Daraus ergibt sich auch, daß das ganze Buch von einer gewissen Melancholie durchzogen ist, die auch an glücklichen Stellen nicht ganz weichen will. Denn man weiß von Anfang an: egal, welche Abenteuer auf die Reisenden zukommen oder nicht - am Ende wird einer von ihnen nicht mehr am Leben sein. Und so bekommt ein einfacher Satz wie „Laß uns zu den Bergen reisen, Susanna.“* einen fast schon tragischen Beigeschmack. Denn es ist abzusehen, daß sich dort das Schicksal erfüllen wird.
Insgesamt gesehen hätte ich mir das Buch mit rund hundert Seiten mehr ausführlicher erzählt gewünscht; die Geschichte hat allerdings auch so einen Lesesog erzeugt und mich dermaßen in den Bann gezogen, daß ich das Buch kaum aus der Hand legen konnte, bevor ich nicht die letzte Zeile gelesen hatte und mich freue, die Folgebände fürs baldige Lesen zum Teil schon hier zu haben.

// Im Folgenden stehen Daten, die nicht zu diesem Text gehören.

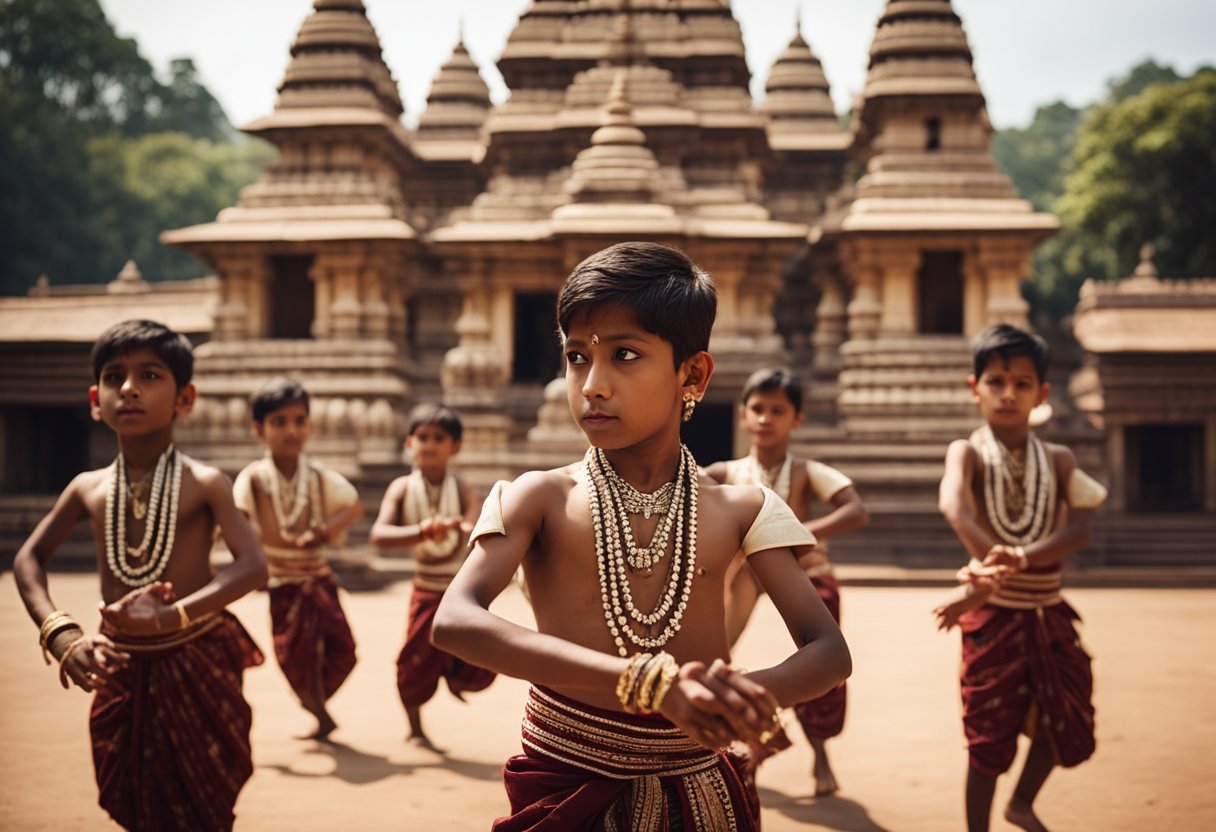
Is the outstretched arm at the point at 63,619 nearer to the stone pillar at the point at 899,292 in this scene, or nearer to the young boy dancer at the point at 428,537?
the young boy dancer at the point at 428,537

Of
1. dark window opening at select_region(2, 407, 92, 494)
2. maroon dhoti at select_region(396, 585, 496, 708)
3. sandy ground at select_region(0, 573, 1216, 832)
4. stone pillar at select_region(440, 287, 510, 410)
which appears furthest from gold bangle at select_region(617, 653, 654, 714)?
dark window opening at select_region(2, 407, 92, 494)

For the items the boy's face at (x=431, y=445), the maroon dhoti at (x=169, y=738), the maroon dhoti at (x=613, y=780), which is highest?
the boy's face at (x=431, y=445)

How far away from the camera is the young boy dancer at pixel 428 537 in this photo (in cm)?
646

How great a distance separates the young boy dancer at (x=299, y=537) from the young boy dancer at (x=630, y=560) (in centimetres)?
429

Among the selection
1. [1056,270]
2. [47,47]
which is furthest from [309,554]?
[47,47]

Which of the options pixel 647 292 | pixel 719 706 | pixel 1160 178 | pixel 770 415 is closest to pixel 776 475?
pixel 770 415

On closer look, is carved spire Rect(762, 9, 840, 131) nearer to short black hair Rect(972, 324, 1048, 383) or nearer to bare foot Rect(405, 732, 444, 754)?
bare foot Rect(405, 732, 444, 754)

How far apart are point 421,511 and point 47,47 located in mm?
45992

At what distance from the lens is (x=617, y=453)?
105 inches

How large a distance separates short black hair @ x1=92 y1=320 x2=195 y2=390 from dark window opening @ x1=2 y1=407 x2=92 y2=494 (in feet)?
58.7

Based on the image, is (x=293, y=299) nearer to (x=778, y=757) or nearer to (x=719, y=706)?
(x=778, y=757)

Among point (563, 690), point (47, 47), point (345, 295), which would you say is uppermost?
point (47, 47)

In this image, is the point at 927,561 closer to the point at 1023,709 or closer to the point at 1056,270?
the point at 1023,709

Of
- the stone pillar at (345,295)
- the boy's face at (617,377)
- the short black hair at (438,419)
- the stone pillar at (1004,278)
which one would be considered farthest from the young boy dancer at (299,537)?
the stone pillar at (1004,278)
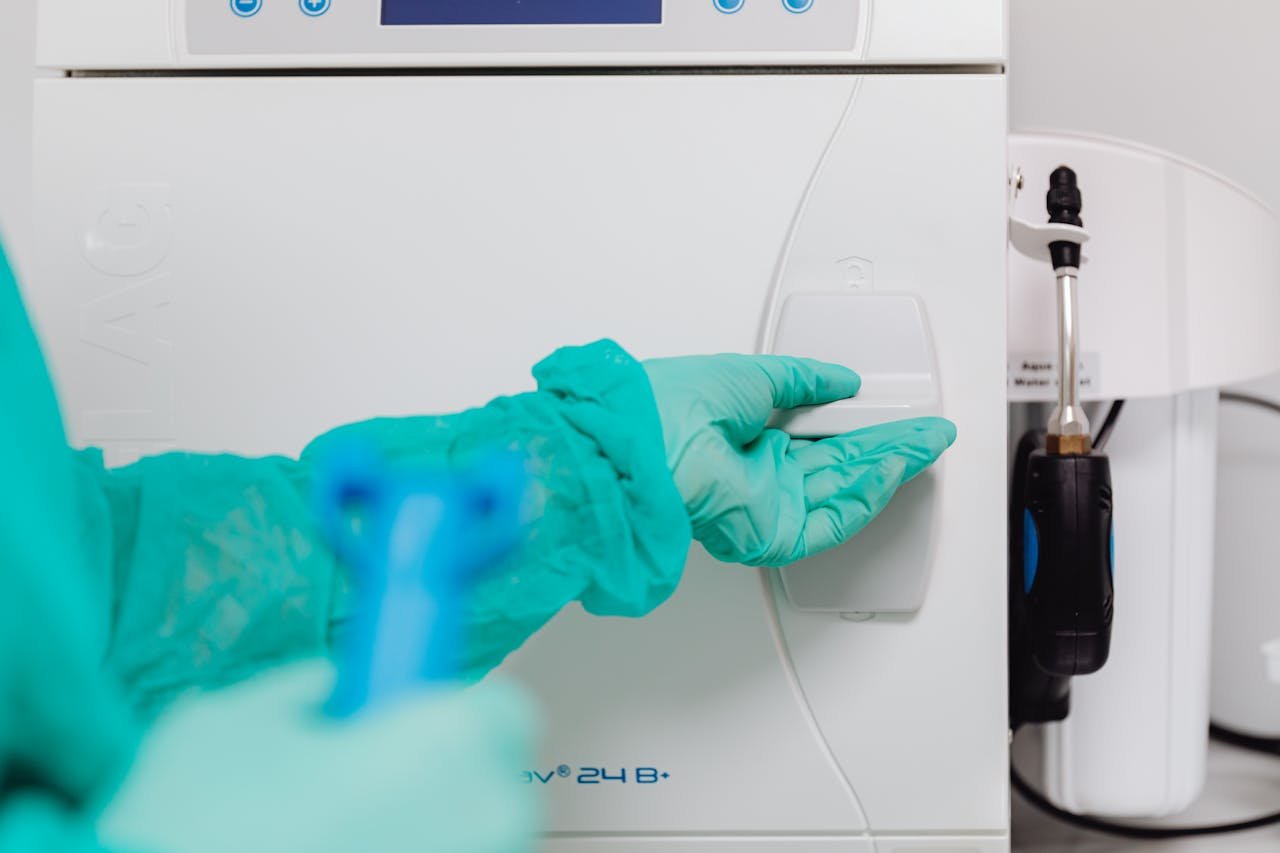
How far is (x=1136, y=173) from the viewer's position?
62 cm

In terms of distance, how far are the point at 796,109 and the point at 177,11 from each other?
0.39m

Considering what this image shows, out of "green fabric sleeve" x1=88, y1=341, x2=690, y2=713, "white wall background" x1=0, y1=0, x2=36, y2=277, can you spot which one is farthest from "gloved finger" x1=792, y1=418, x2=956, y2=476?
"white wall background" x1=0, y1=0, x2=36, y2=277

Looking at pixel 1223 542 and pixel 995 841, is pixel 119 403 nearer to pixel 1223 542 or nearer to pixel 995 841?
pixel 995 841

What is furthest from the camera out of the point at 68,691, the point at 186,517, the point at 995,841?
the point at 995,841

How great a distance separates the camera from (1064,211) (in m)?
0.58

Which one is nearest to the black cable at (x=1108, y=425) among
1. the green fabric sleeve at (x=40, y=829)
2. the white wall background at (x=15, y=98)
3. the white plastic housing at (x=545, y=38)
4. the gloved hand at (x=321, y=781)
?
the white plastic housing at (x=545, y=38)

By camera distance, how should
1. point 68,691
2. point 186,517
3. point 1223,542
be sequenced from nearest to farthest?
point 68,691 < point 186,517 < point 1223,542

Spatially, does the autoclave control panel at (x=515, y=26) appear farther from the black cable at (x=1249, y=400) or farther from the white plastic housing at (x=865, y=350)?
the black cable at (x=1249, y=400)

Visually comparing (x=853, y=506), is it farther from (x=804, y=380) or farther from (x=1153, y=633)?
(x=1153, y=633)

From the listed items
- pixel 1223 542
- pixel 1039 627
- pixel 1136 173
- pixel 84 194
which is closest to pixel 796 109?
pixel 1136 173

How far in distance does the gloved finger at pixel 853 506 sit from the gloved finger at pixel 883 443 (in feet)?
0.04

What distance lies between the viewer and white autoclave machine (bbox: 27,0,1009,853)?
22.6 inches

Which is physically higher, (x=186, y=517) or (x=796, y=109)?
(x=796, y=109)

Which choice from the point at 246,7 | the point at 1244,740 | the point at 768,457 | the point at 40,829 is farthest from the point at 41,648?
the point at 1244,740
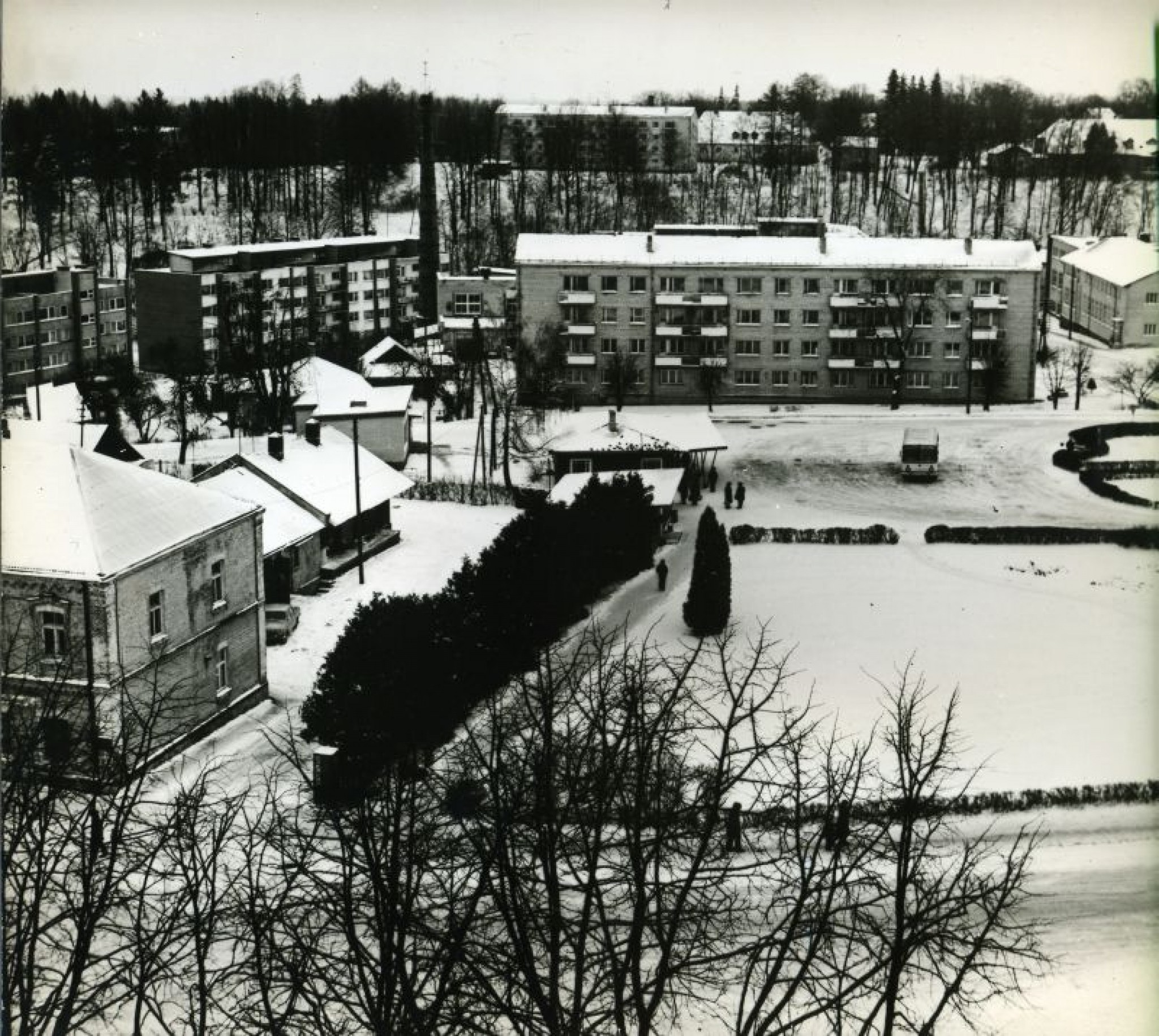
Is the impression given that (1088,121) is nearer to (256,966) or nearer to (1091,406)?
(1091,406)

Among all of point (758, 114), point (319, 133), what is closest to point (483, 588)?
point (319, 133)

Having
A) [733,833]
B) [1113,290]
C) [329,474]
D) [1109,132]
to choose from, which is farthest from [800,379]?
[1109,132]

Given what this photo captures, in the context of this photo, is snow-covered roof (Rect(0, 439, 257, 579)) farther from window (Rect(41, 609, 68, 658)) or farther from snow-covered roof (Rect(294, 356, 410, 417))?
snow-covered roof (Rect(294, 356, 410, 417))

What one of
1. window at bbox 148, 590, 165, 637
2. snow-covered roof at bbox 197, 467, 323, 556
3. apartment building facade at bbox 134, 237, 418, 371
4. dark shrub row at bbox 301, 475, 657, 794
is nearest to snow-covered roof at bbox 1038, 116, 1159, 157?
apartment building facade at bbox 134, 237, 418, 371

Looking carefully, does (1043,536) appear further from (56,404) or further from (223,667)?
(56,404)

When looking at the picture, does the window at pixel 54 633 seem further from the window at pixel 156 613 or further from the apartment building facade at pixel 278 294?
the apartment building facade at pixel 278 294
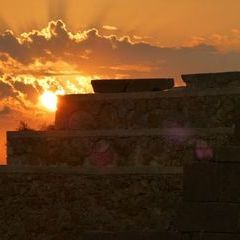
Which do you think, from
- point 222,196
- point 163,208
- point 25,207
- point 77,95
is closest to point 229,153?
point 222,196

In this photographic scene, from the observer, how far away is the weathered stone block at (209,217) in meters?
7.64

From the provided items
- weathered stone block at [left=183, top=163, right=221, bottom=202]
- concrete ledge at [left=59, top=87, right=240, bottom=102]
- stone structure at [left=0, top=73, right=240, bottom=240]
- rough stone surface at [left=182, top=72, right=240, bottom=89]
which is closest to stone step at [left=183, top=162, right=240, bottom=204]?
weathered stone block at [left=183, top=163, right=221, bottom=202]

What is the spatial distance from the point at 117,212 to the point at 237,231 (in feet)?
12.7

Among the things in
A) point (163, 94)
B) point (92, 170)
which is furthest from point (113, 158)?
point (163, 94)

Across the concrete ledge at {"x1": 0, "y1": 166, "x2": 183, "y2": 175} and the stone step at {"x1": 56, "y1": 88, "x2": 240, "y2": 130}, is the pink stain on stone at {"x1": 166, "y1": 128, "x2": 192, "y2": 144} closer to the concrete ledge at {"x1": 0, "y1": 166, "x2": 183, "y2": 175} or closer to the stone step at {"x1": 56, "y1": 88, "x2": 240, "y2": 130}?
the stone step at {"x1": 56, "y1": 88, "x2": 240, "y2": 130}

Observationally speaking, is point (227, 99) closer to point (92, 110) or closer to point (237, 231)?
point (92, 110)

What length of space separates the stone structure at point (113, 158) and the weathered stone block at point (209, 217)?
2.21 m

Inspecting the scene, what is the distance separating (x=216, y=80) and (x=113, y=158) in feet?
8.19

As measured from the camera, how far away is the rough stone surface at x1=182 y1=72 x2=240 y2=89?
1289cm

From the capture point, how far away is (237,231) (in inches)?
303

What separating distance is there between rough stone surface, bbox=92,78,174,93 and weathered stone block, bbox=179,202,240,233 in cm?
566

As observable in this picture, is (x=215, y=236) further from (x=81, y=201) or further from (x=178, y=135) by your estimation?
(x=178, y=135)

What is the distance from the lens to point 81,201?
11.5 meters

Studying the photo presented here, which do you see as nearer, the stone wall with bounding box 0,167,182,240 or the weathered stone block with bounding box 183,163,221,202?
the weathered stone block with bounding box 183,163,221,202
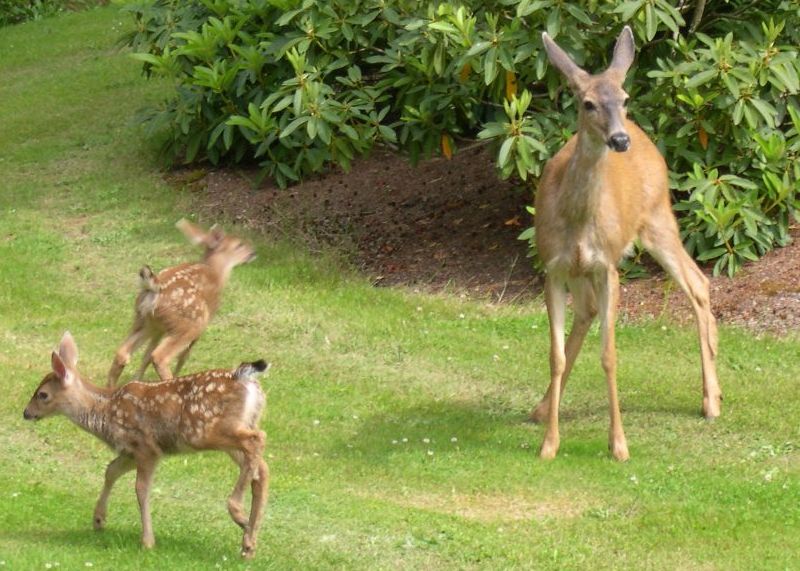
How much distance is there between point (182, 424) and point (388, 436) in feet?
Answer: 8.89

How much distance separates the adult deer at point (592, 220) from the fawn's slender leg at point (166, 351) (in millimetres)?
2522

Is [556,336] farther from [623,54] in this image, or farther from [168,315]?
[168,315]

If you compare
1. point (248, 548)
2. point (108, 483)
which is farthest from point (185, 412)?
point (248, 548)

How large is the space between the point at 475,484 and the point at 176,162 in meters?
9.68

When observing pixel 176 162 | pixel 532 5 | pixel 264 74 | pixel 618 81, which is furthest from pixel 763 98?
pixel 176 162

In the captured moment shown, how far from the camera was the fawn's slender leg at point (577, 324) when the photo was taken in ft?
35.3

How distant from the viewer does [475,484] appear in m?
9.67

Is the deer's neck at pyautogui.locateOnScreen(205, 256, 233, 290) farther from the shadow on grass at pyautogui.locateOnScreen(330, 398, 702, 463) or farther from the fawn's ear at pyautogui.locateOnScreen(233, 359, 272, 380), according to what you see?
the fawn's ear at pyautogui.locateOnScreen(233, 359, 272, 380)

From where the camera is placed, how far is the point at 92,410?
28.2ft

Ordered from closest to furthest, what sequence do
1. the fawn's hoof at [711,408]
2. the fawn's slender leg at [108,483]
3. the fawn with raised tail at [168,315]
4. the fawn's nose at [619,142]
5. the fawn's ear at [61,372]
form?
1. the fawn's slender leg at [108,483]
2. the fawn's ear at [61,372]
3. the fawn's nose at [619,142]
4. the fawn's hoof at [711,408]
5. the fawn with raised tail at [168,315]

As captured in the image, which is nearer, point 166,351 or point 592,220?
point 592,220

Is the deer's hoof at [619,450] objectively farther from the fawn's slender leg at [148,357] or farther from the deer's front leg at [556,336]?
the fawn's slender leg at [148,357]

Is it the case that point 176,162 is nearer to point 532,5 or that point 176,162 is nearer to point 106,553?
point 532,5

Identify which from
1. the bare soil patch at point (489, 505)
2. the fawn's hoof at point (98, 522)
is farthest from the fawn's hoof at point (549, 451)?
the fawn's hoof at point (98, 522)
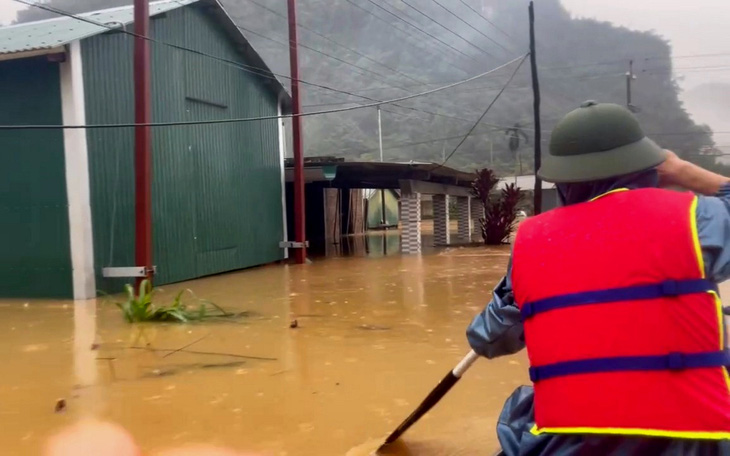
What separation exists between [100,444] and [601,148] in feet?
11.8

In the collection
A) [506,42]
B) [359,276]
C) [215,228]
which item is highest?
[506,42]

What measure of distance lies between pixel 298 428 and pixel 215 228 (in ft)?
35.6

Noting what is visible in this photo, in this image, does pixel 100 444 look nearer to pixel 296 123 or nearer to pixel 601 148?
pixel 601 148

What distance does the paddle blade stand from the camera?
330 cm

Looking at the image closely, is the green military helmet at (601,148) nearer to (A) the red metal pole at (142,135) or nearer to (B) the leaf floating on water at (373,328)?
(B) the leaf floating on water at (373,328)

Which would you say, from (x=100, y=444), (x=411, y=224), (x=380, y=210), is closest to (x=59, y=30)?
(x=100, y=444)

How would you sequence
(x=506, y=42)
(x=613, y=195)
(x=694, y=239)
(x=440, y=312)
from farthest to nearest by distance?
(x=506, y=42) < (x=440, y=312) < (x=613, y=195) < (x=694, y=239)

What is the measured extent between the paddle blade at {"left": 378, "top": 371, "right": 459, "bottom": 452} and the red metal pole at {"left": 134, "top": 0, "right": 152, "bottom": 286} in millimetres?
7462

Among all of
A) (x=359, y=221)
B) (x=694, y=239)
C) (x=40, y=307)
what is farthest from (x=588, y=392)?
(x=359, y=221)

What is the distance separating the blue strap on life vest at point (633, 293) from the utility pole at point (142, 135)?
9347 mm

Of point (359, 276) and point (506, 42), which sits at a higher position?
point (506, 42)

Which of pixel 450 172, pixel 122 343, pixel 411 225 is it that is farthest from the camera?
pixel 450 172

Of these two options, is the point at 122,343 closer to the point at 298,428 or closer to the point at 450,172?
the point at 298,428

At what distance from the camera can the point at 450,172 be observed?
2256 cm
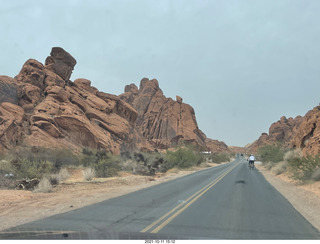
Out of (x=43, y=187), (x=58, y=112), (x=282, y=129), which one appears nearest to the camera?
(x=43, y=187)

Etwas muß die Autorin also sehr richtig gemacht haben.
Mein Fazit
Sehr handlungsbezogen mit relativ wenig „Ausschmückung“ erzählt die Autorin von einer Reise 1830 auf den Spuren von Lewis und Clark, die für einen der Teilnehmer zur letzten Reise wird. Trotz der wenigen „Hintergrundschilderungen“ zu Landschaft und Figuren für mich der Start in eine Buchreihe, die ich auf jeden Fall weiter lesen will.
Über die Autorin...
... habe ich nicht viel gefunden. Sie wuchs auf einer Farm in South Carolina auf. Mit ihrem Mann und fünf Kindern lebt sie noch immer dort. Sie hat bisher über dreißig Bücher veröffentlicht, meist in der ersten Hälfte des 19. Jahrhunderts im amerikanischen Westen angesiedelt, von denen bisher keines ins Deutsche übersetzt wurde.
Originaltexte und bibliographische Angaben
* = For just a moment, she could imagine she’d already reached that land. That paradise was here in the vast untamed wilderness. (S. 125)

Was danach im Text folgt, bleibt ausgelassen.